Celebrating Christmas in Rome was perfect, down to the very last cappuccino and I don’t even like coffee. We may have walked my father to death, but as the city gathered up families for the holidays, we got to see Rome at its best, loud and busy and full of the very best food.
We stayed in a residential neighborhood in the shadow of the Vatican. I spent way to much time pouring over Airbnb, thinking about each possible parallel version of our trip, emailing back and forth with my mom.
I think we finally settled on pretty excellent view.
Given this was my parents’ first trip to continental Europe and our deep love for all things old and beautiful, we did our best to see and eat everything at our disposal. I would say we were quite successful.
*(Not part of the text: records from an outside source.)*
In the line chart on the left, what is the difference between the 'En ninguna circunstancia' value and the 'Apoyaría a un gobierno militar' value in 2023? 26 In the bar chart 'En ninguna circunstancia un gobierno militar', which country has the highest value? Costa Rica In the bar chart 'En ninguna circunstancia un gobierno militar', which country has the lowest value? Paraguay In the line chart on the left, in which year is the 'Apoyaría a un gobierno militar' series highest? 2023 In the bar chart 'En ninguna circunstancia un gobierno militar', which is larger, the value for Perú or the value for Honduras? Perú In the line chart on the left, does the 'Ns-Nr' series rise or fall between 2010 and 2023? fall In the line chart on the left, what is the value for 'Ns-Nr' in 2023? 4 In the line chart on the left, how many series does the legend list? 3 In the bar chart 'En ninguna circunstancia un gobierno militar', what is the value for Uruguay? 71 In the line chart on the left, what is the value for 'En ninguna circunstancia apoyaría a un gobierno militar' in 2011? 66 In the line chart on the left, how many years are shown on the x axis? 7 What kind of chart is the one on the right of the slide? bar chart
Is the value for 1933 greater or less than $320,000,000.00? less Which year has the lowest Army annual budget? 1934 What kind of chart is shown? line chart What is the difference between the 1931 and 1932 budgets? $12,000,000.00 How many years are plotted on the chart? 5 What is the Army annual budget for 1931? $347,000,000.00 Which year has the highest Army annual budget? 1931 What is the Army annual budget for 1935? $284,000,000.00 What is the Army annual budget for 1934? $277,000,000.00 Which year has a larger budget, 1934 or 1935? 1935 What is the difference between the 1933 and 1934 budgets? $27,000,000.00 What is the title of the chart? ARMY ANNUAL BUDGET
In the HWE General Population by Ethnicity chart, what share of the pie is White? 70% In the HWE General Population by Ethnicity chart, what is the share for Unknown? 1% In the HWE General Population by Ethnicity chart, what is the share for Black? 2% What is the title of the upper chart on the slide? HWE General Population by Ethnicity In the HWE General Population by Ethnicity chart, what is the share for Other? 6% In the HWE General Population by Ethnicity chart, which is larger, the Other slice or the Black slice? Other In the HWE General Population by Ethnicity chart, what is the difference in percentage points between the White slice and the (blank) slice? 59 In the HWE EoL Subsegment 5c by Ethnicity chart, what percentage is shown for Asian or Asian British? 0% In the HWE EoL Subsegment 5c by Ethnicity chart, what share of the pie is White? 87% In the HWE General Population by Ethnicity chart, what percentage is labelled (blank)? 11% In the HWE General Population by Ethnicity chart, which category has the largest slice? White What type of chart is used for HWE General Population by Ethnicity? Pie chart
Rome is one of those places that overflows with history and in celebration of my father’s 65th birthday we went straight for the ancient.
The forum in particular gives me the existential chills. The beauty of fallen civilizations persisting into the present is deep stuff.
So naturally we took more selfies.
I am lucky enough that this was my second trip to Rome and while the ancient history certainly never disappoints, the art is where I just overflow with happiness. We spent one afternoon the Villa Borghese, one of the oldest public museums in Western civilization and home to an absurd collection of Berni sculptures. Visits are limited to a certain number of people per strict two hour slots, so you can wander around some of the most incredible pieces of sculpture in human history with limited squashing. I was in heaven.
I usually don’t take pictures in museums because 1) I forget because I am so excited 2) People blocking my view with their Ipads is pretty much the most frustrating thing ever, but I couldn’t miss how gorgeous these rooms are. The Villa Borghese is art in itself.
But even after all of this, one of my favorite parts of our first few days in Rome had nothing to do with its rich history. For my Dad’s birthday we went in search of a nice dinner out and stumbled on Locanda di Pietro. At first we thought we were interrupting a private party, but it turns out that this was the restaurant’s opening night and we were their very first customers. It was a soft opening on a Tuesday night right before Christmas, and we actually ended up being their only customers that night. But the restaurant was family owned and operated and everyone was there to celebrate that night. We were greeted with champagne and were quickly engulfed in the party. I’m not sure exactly how much free food we ate that night but it was all so delicious that by the time our ordered meals came we were all too full to even make a dent, and then they brought us dessert. Italian grandma was very concerned that we didn’t enjoy our meals, which couldn’t have been further from the truth. In the midst of all Rome’s history we got to celebrate a piece of one family’s future. If you are ever in Rome you should stop by and say hi!